==== Given records ====
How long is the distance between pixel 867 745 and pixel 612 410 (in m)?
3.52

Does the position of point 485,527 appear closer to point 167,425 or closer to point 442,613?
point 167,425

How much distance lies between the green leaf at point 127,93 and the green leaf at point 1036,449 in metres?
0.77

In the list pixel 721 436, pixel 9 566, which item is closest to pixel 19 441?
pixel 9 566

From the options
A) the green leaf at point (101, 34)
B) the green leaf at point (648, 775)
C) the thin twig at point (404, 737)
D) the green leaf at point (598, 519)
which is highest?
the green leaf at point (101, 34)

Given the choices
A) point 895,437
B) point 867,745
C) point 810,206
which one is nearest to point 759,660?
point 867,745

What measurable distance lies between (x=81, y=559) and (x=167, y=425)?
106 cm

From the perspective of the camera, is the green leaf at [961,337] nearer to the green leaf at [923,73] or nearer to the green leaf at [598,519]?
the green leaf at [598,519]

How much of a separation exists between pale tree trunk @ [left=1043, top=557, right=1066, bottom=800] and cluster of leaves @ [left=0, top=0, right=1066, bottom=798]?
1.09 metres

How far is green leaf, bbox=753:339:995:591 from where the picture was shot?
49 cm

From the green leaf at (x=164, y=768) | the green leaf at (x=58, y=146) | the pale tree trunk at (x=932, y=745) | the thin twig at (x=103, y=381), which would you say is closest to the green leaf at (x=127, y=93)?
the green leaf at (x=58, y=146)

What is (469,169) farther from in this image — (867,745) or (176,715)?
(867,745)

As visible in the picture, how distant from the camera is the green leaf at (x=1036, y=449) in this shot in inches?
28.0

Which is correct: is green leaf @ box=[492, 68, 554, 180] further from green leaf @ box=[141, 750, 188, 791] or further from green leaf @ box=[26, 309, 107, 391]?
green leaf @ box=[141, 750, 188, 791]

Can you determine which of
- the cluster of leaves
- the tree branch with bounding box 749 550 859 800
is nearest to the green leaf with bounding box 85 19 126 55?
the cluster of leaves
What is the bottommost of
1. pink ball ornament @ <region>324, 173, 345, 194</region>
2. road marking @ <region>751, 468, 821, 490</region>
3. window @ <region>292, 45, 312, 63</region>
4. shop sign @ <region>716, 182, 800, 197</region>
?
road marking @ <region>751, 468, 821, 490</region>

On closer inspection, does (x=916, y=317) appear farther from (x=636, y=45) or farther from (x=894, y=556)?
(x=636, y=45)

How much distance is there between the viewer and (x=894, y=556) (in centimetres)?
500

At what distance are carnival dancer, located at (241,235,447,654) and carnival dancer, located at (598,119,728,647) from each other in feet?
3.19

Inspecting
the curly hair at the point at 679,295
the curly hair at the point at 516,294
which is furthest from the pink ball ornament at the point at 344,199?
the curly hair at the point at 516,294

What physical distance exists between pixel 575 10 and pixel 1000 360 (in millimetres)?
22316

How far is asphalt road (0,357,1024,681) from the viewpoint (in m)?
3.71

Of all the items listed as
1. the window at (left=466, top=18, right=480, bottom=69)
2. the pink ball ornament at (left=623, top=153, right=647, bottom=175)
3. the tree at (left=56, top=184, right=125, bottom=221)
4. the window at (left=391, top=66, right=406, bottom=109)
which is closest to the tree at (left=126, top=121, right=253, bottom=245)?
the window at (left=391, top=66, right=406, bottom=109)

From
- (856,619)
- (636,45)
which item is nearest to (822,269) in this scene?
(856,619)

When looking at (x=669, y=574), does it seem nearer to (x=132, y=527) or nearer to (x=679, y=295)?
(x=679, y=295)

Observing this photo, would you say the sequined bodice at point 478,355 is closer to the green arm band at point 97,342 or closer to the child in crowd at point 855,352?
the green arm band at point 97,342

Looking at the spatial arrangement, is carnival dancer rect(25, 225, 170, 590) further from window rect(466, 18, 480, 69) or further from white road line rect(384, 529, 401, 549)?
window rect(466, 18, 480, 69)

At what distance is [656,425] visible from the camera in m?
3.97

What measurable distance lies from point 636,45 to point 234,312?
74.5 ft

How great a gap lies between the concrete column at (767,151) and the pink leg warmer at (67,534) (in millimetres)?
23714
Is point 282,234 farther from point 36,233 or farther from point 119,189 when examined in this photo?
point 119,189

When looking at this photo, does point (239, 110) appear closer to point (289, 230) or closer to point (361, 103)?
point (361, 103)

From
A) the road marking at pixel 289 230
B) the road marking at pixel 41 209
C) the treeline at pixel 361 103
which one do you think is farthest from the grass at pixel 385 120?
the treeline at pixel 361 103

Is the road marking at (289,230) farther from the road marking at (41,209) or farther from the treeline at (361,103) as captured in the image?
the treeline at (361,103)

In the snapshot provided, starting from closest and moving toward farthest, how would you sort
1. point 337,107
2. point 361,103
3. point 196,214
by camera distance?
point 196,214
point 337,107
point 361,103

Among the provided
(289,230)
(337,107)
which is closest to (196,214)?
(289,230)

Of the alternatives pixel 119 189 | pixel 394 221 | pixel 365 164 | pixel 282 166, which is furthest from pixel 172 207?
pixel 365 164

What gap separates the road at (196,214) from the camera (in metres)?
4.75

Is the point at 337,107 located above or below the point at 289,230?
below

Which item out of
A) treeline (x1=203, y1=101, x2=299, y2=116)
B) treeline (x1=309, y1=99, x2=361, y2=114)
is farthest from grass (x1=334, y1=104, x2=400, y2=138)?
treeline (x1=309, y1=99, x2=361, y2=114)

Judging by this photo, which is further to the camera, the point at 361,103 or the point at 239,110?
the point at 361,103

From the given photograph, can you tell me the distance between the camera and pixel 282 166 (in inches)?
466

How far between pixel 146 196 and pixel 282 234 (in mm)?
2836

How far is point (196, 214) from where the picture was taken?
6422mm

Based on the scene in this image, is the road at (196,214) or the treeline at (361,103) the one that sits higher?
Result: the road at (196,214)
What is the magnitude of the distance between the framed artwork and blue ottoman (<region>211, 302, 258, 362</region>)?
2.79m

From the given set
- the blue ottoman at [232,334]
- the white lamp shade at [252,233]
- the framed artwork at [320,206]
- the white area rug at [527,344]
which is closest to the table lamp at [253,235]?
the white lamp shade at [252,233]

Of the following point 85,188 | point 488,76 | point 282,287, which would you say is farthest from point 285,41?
====
_Goal_
Beginning at the line where "Of the alternatives" appears, extract each line through the end of the data above; keep them exact and include nothing else.

_Written reply_
Of the alternatives pixel 119 189 | pixel 394 221 | pixel 365 164 | pixel 282 166, which is furthest from pixel 172 207?
pixel 365 164

What gap separates the road at (196,214) from the camera (in metres)?
4.75

Is the point at 337,107 located above or below the point at 289,230?
below

Which item out of
A) treeline (x1=203, y1=101, x2=299, y2=116)
B) treeline (x1=309, y1=99, x2=361, y2=114)
is farthest from grass (x1=334, y1=104, x2=400, y2=138)?
treeline (x1=309, y1=99, x2=361, y2=114)

Judging by this photo, which is further to the camera, the point at 361,103 or the point at 239,110?
the point at 361,103

From the given photograph, can you tell me the distance between the camera and pixel 282 166 (in inches)?
466

How far between pixel 146 196 and pixel 282 234 (in mm)?
2836

How far is point (196, 214) from where the picture was taken?
6422mm

Based on the scene in this image, is the road at (196,214) or the treeline at (361,103) the one that sits higher?
Result: the road at (196,214)
What is the magnitude of the distance between the framed artwork and blue ottoman (<region>211, 302, 258, 362</region>)?
2.79m

From the given set
- the blue ottoman at [232,334]
- the white lamp shade at [252,233]
- the framed artwork at [320,206]
- the white area rug at [527,344]
which is closest to the table lamp at [253,235]?
the white lamp shade at [252,233]

Of the following point 85,188 | point 488,76 | point 282,287, which would you say is farthest from point 285,41?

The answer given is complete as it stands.